#### [Record set]
>>>>>
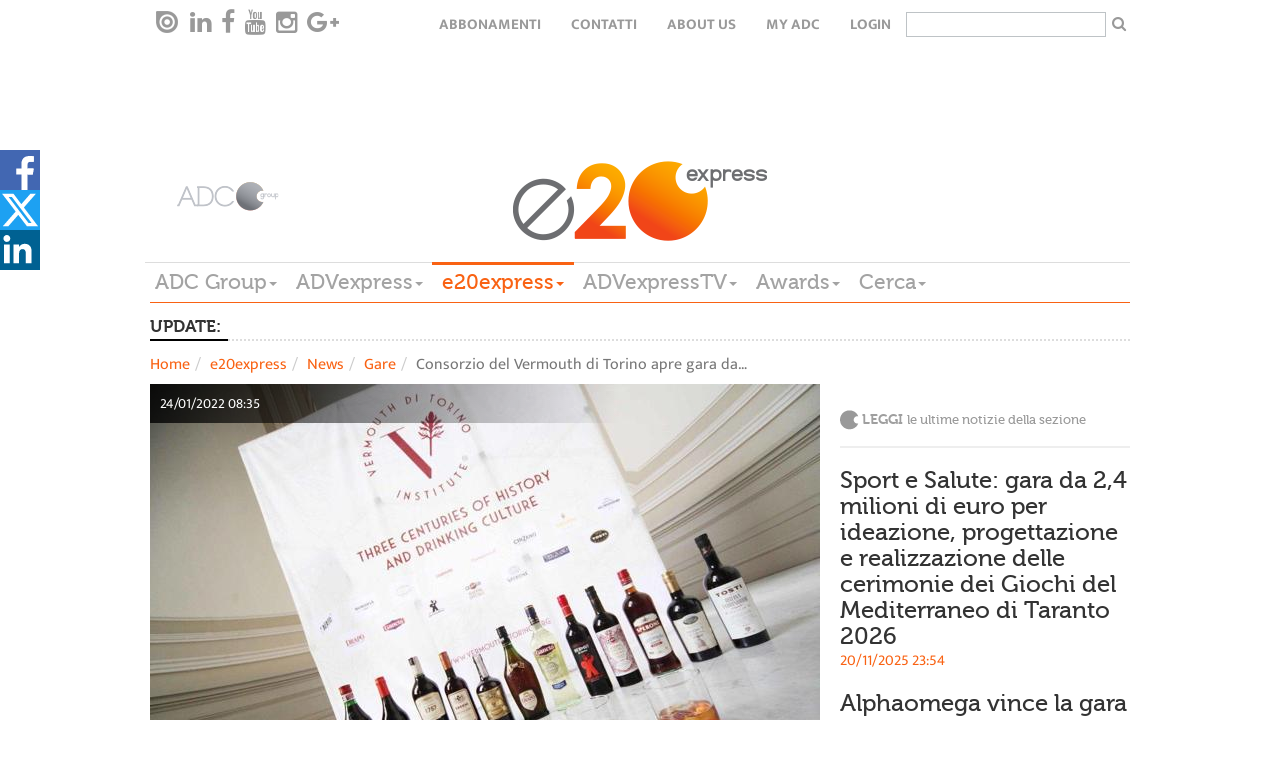

--- FILE ---
content_type: text/html; charset=utf-8
request_url: https://www.google.com/recaptcha/api2/aframe
body_size: 225
content:
<!DOCTYPE HTML><html><head><meta http-equiv="content-type" content="text/html; charset=UTF-8"></head><body><script nonce="WdFQ3_4kyFLf8Ely0UB8AA">/** Anti-fraud and anti-abuse applications only. See google.com/recaptcha */ try{var clients={'sodar':'https://pagead2.googlesyndication.com/pagead/sodar?'};window.addEventListener("message",function(a){try{if(a.source===window.parent){var b=JSON.parse(a.data);var c=clients[b['id']];if(c){var d=document.createElement('img');d.src=c+b['params']+'&rc='+(localStorage.getItem("rc::a")?sessionStorage.getItem("rc::b"):"");window.document.body.appendChild(d);sessionStorage.setItem("rc::e",parseInt(sessionStorage.getItem("rc::e")||0)+1);localStorage.setItem("rc::h",'1769103216611');}}}catch(b){}});window.parent.postMessage("_grecaptcha_ready", "*");}catch(b){}</script></body></html>

--- FILE ---
content_type: application/javascript; charset=utf-8
request_url: https://cs.iubenda.com/cookie-solution/confs/js/32063634.js
body_size: -243
content:
_iub.csRC = { consApiKey: 'mLE8zlyz8vz0av3OSrHVk2iVDkE834ut', showBranding: false, publicId: 'a518e636-6db6-11ee-8bfc-5ad8d8c564c0', floatingGroup: false };
_iub.csEnabled = true;
_iub.csPurposes = [1,7,5,3,4];
_iub.cpUpd = 1714979802;
_iub.csT = 1.0;
_iub.googleConsentModeV2 = true;
_iub.totalNumberOfProviders = 4;
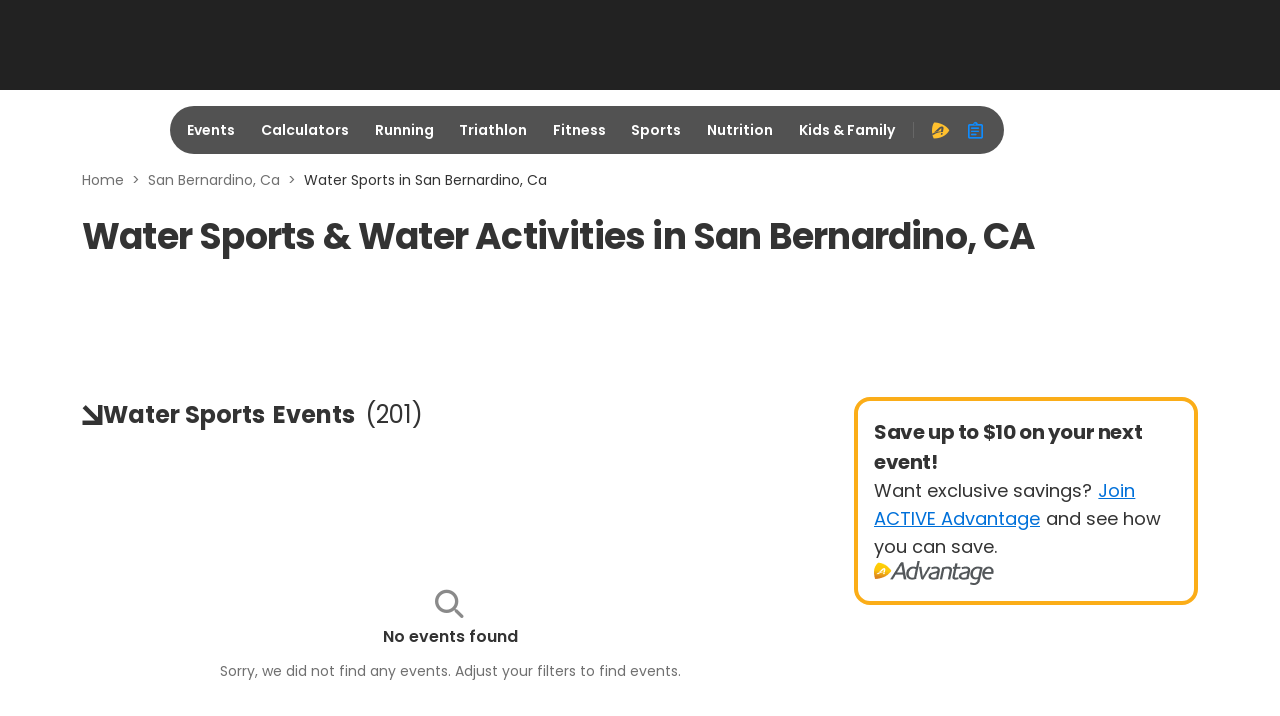

--- FILE ---
content_type: application/javascript; charset=utf-8
request_url: https://fundingchoicesmessages.google.com/f/AGSKWxXmtG8wReAfZ__bn3nENk3a9a5w3aVJY70RXR9ZpcYSaHZMaaVLSrzQLygAUVqs1xr-OokcOt1XROZe1xo8lf9MdNXUYZvCwV_n2o3ImoB_Rhj1iH_k2Uw3GDk2xmcUykAUm2rtnsgZ87bs51hpV9d6QrNNmdbQT7g8WZZV2g8zOE2RvjKxot_8zwb8/_/adbanner_/adrotate./sponsoredlisting./ads.gif/adonly468.
body_size: -1288
content:
window['93479ffc-fa6f-45a9-a5c9-c56e3d1369bf'] = true;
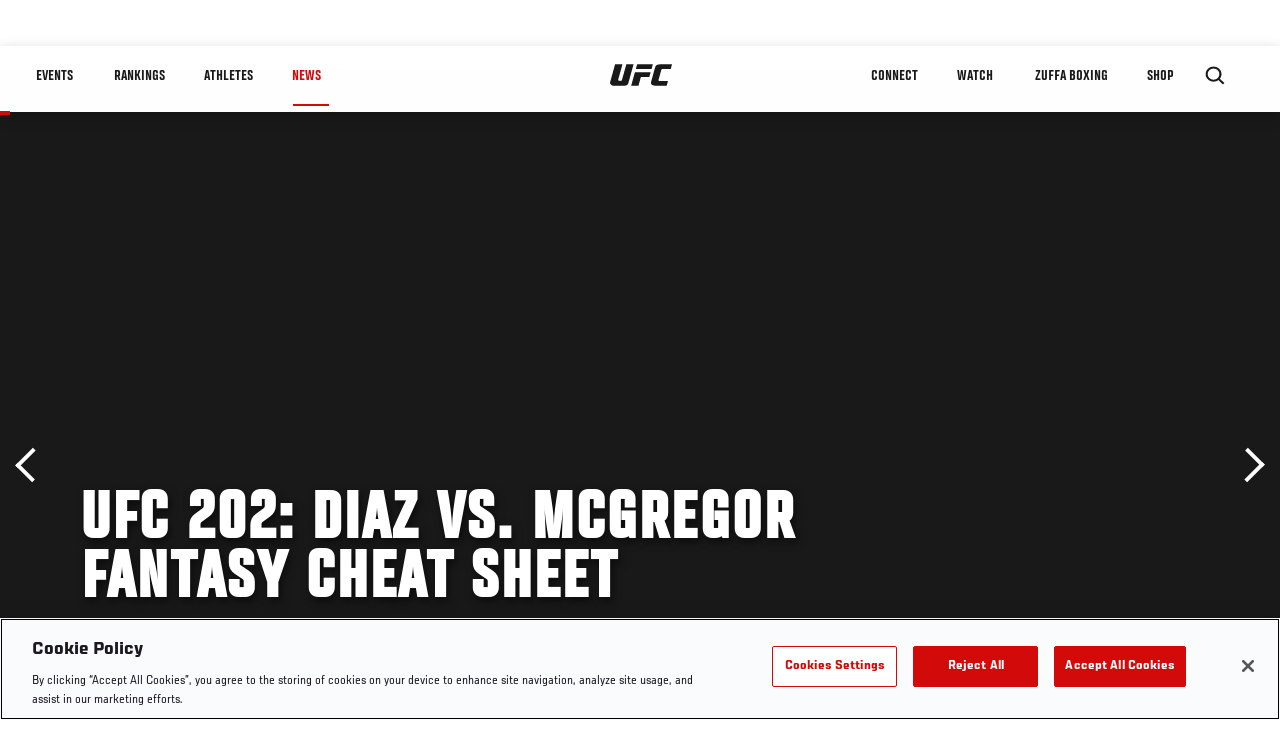

--- FILE ---
content_type: text/html; charset=utf-8
request_url: https://www.google.com/recaptcha/api2/aframe
body_size: 268
content:
<!DOCTYPE HTML><html><head><meta http-equiv="content-type" content="text/html; charset=UTF-8"></head><body><script nonce="M6QUOcpu5GKTJFdn_9QUZg">/** Anti-fraud and anti-abuse applications only. See google.com/recaptcha */ try{var clients={'sodar':'https://pagead2.googlesyndication.com/pagead/sodar?'};window.addEventListener("message",function(a){try{if(a.source===window.parent){var b=JSON.parse(a.data);var c=clients[b['id']];if(c){var d=document.createElement('img');d.src=c+b['params']+'&rc='+(localStorage.getItem("rc::a")?sessionStorage.getItem("rc::b"):"");window.document.body.appendChild(d);sessionStorage.setItem("rc::e",parseInt(sessionStorage.getItem("rc::e")||0)+1);localStorage.setItem("rc::h",'1769650782456');}}}catch(b){}});window.parent.postMessage("_grecaptcha_ready", "*");}catch(b){}</script></body></html>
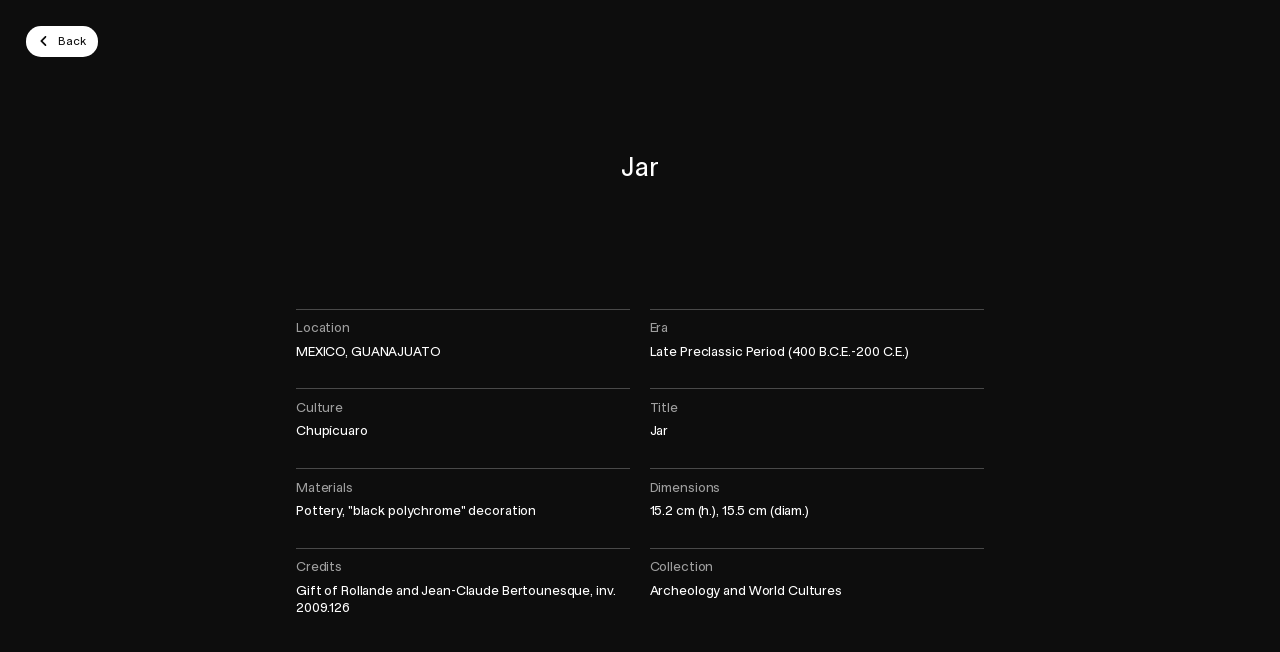

--- FILE ---
content_type: text/html; charset=UTF-8
request_url: https://plugin-bioz.mbam.qc.ca/api
body_size: -176
content:
{"success":true,"action":"sc","key":"multiple","data":{"execute":true,"js":{"vendor_attach":[],"bioz":[]},"css_files_map":[],"process":{"page":"multiple","sc":"multiple","scs":[{"action":"sc","key":"cart_number","data":{"execute":true,"process":{"sc":"cart_number","attr":{"guid":"595e5392","sc_id":"bioz-sc-595e5392"}},"js":{"bioz":[],"vendor":[]},"css_files_map":[],"templates":" <script id=\"bioz-cart-number-default-template\" type=\"text\/template\">\n  <div class=\"padding-pico\">\n\t\t\t\t<%= view_number %>\n\t\t\t<\/div>\n<\/script>\n"},"success":true}]},"tst":{"data":{"case":"contact_token_cookie_expired","contact":false,"current_time":1769906898,"expiration_date":false,"expiration_time":false,"is_disconnect":false,"token":false}}}}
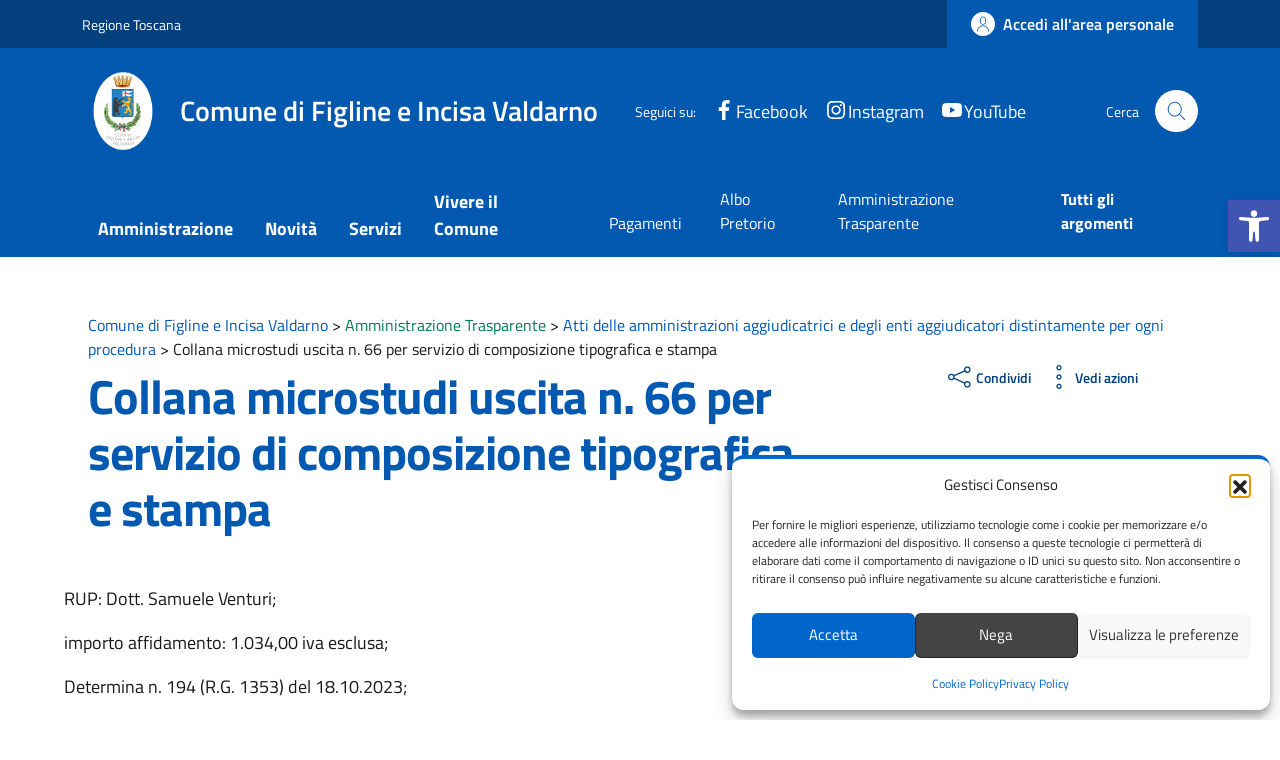

--- FILE ---
content_type: application/javascript; charset=utf-8
request_url: https://comune.figline-incisa-valdarno.fi.it/wp-content/cache/min/1/wp-content/themes/design-comuni-wordpress-theme-main/assets/js/components/ResponsiveDom/js/jquery.responsive-dom.js?ver=1768314087
body_size: 301
content:
!function(e){"use strict";"function"==typeof define&&define.amd?define(["jquery"],e):e(jQuery)}(function(r){"use strict";r.fn.responsiveDom=function(e){var n,t,i,o=r.extend({appendTo:"body",mediaQuery:"(min-width: 0)",callback:null},e),c=this,a=null,u=!1,s=function(){document.contains&&!document.contains(c[0])||(a=r('<span class="js-responsive-dom-placeholder"/>'),c.after(a),r(o.appendTo).eq(0).append(c))},d=function(){null===a||document.contains&&!document.contains(a[0])||(a.after(c),a.remove(),a=null)};return(e=function(){if(!u&&matchMedia(o.mediaQuery).matches)s(),u=!0;else{if(!u||matchMedia(o.mediaQuery).matches)return;d(),u=!1}"function"==typeof o.callback&&o.callback(u)})(),r(window).on("resize.responsiveDom",(n=e,t=100,function(){clearTimeout(i),i=setTimeout(function(){n()},t)})),this}})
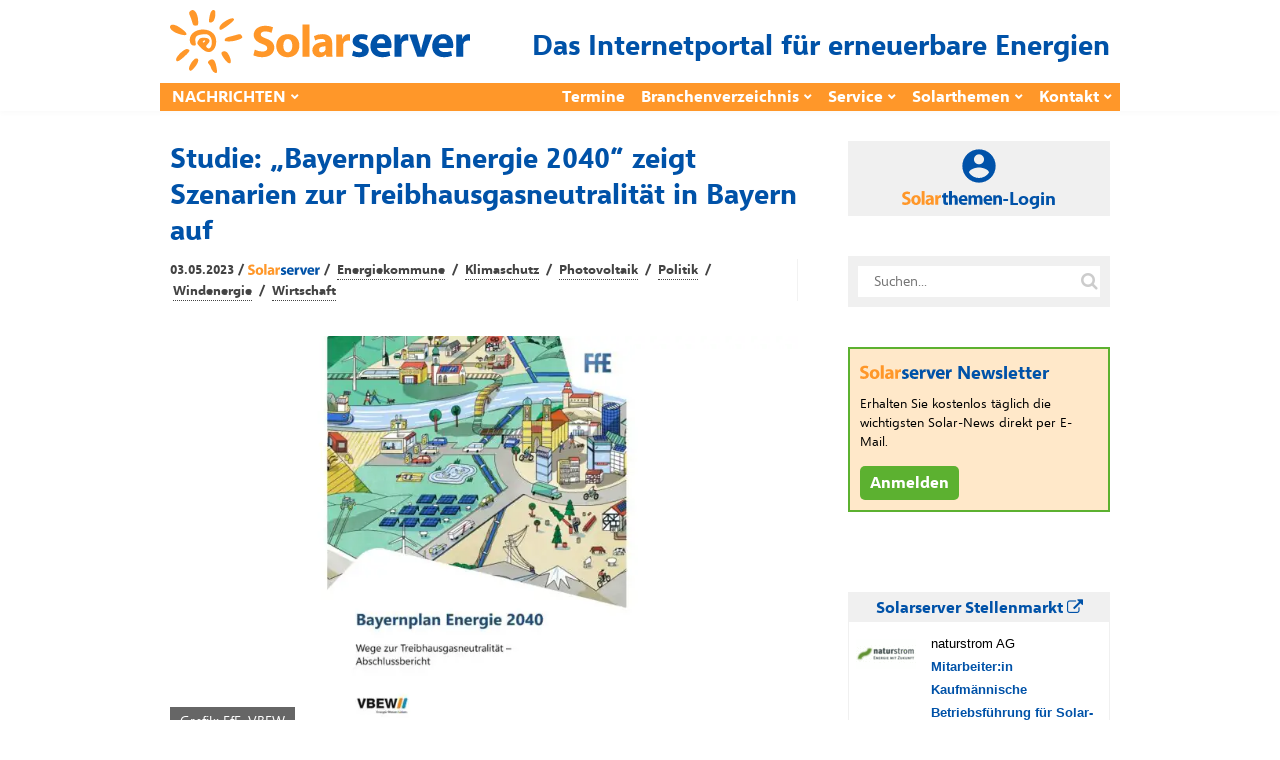

--- FILE ---
content_type: text/html; charset=utf-8
request_url: https://www.solarserver.de/jobs/eejobs_iframe.html
body_size: 1289
content:
<!DOCTYPE html>
<html lang="de">
<head>
    <meta http-equiv="Content-Type" content="text/html; charset=utf-8">
    <title>
        Angebote    </title>
    <meta name="viewport" content="width=device-width">
    <base href="https://www.eejobs.de/angebote/index.html">
    <link rel="alternate" type="application/atom+xml" title="Diese Auswahl aktueller Angebote in eejobs.de" href="/angebote/index.html?z=alle&amp;katz=789b6cdef1xghijkvmtulnopqrsw5&amp;jtz=12&amp;pid=x112&amp;sq=1057&amp;qf=1047&amp;l=3&amp;feed=atom">
<link rel="alternate" type="application/atom+xml" title="Neue Stellen-ANGEBOTE der letzten 7 Tage" href="/angebote/neueste.html?feed=atom">
    <meta name="robots" content="index, follow">
    <!-- Need some randomness? Here you are: [base64] -->
<script src="https://www.solarserver.de/wp-content/themes/bone-child/js/iframeResizer.contentWindow.min.js"></script>    <link type="text/css" rel="stylesheet" href="/css/reset-fonts-grids.css">
    <link type="text/css" rel="stylesheet" media="screen"
        href="/css/individuell/1047_style.css">
            <script>
        function setHeight() {
            parent.document.getElementById('gjiframe').height = document['body'].offsetHeight + 10;
        }
    </script>
</head>
<body onload="setHeight()">
    <!-- Diese Seite wird zur Verfügung gestellt von der greenjobs GmbH -->
<div class="frame_box">
	<div class="suchbox">
	<form action="index.html" method="get" class="freie_suche">
		<div class="input_display1">Was? &nbsp;&nbsp;<span class="input_tipp">Jobtitel oder Beschreibung</span>
		</div>
	<input type="text" class="input_display1 input" name="s" value="">
		<div class="input_display2">Wo? &nbsp;&nbsp;<span class="input_tipp">Ort oder (erste Ziffern der) Postleitzahl</span>
		</div>
	<input type="text" class="input_display2 input" name="ort" value=""><br>
	<input type="hidden" name="pid" value="x112">
	<input type="hidden" name="sq" value="1057">
	<input type="hidden" name="qf" value="1047">
	<input type="hidden" name="l" value="3">
	<input class="button" type="submit" value="Finden!">
	</form>
	</div>
	<div style="clear:both;">
	</div>
	<div class="rahmen"><div class="weitere_seiten_oben">Stellenanzeigen 1 - 3 von 30 (Seite 1 von 10)<br><span class="current">1</span>&nbsp;<a  href="/angebote/index.html?sq=1057&qf=1047&pid=112&p=2&l=3" class="page">2</a>&nbsp;...&nbsp;<a href="/angebote/index.html?sq=1057&qf=1047&pid=112&p=10&l=3" class="page">10</a>&nbsp;|&nbsp;<a href="/angebote/index.html?sq=1057&qf=1047&pid=112&p=2&l=3" class="page">vor&nbsp;&gt;</a>
	</div>
<hr>
	<div  class="hell_1">
		<div class="jobitem">
			<div>
			<img src="../pic/logos/thumbs/th_naturstrom.gif" width="60" height="30" style="float:left;margin:0 15px 0 0;">
			</div>
			<div>
			<span class="company">naturstrom AG</span>
			<br>
			<a href="/angebote/index.html?z=alle&amp;katz=789b6cdef1xghijkvmtulnopqrsw5&amp;jtz=12&amp;pid=x112&amp;sq=1057&amp;qf=1047&amp;l=3&amp;id=100150468&amp;anz=html&utm_source=iframe&utm_term=solarserverteaser" target="_blank">
			Mitarbeiter:in Kaufm&auml;nnische Betriebsf&uuml;hrung f&uuml;r Solar- und Windenergieanlagen (m/w/d)</a>
			in Eggolsheim
			</div>
		</div>
	</div>
	<div  class="dunkel_1">
		<div class="jobitem">
			<div>
			<img src="../pic/logos/thumbs/th_suncatcher.png" width="60" height="30" style="float:left;margin:0 15px 0 0;">
			</div>
			<div>
			<span class="company">SUNCATCHER Holding GmbH</span>
			<br>
			<a href="/angebote/index.html?z=alle&amp;katz=789b6cdef1xghijkvmtulnopqrsw5&amp;jtz=12&amp;pid=x112&amp;sq=1057&amp;qf=1047&amp;l=3&amp;id=100149623&amp;anz=html&utm_source=iframe&utm_term=solarserverteaser" target="_blank">
			Wartungstechniker /-ingenier (Elektro) (m/w/d)</a>
			in Berlin
			</div>
		</div>
	</div>
	<div  class="hell_1">
		<div class="jobitem">
			<div>
			<img src="../pic/logos/thumbs/th_suncatcher.png" width="60" height="30" style="float:left;margin:0 15px 0 0;">
			</div>
			<div>
			<span class="company">SUNCATCHER Holding GmbH</span>
			<br>
			<a href="/angebote/index.html?z=alle&amp;katz=789b6cdef1xghijkvmtulnopqrsw5&amp;jtz=12&amp;pid=x112&amp;sq=1057&amp;qf=1047&amp;l=3&amp;id=100149647&amp;anz=html&utm_source=iframe&utm_term=solarserverteaser" target="_blank">
			Projektassistent (m/w/d)</a>
			in Berlin
			</div>
		</div>
	</div>
<hr>
	<div class="weitere_seiten_unten">Stellenanzeigen 1 - 3 von 30 (Seite 1 von 10)<br><span class="current">1</span>&nbsp;<a  href="/angebote/index.html?sq=1057&qf=1047&pid=112&p=2&l=3" class="page">2</a>&nbsp;...&nbsp;<a href="/angebote/index.html?sq=1057&qf=1047&pid=112&p=10&l=3" class="page">10</a>&nbsp;|&nbsp;<a href="/angebote/index.html?sq=1057&qf=1047&pid=112&p=2&l=3" class="page">vor&nbsp;&gt;</a>
	</div>
</div>
</div>
    </body>
</html>

<!-- cached statically on: Wed, 28 Jan 2026 21:38:00 +0100 -->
<<<<<
#### [Task item]
Lines with "Stellenanzeigen": copy every one of them from the listing above.

#### [The completed task]
	<div class="rahmen"><div class="weitere_seiten_oben">Stellenanzeigen 1 - 3 von 30 (Seite 1 von 10)<br><span class="current">1</span>&nbsp;<a  href="/angebote/index.html?sq=1057&qf=1047&pid=112&p=2&l=3" class="page">2</a>&nbsp;...&nbsp;<a href="/angebote/index.html?sq=1057&qf=1047&pid=112&p=10&l=3" class="page">10</a>&nbsp;|&nbsp;<a href="/angebote/index.html?sq=1057&qf=1047&pid=112&p=2&l=3" class="page">vor&nbsp;&gt;</a>
	<div class="weitere_seiten_unten">Stellenanzeigen 1 - 3 von 30 (Seite 1 von 10)<br><span class="current">1</span>&nbsp;<a  href="/angebote/index.html?sq=1057&qf=1047&pid=112&p=2&l=3" class="page">2</a>&nbsp;...&nbsp;<a href="/angebote/index.html?sq=1057&qf=1047&pid=112&p=10&l=3" class="page">10</a>&nbsp;|&nbsp;<a href="/angebote/index.html?sq=1057&qf=1047&pid=112&p=2&l=3" class="page">vor&nbsp;&gt;</a>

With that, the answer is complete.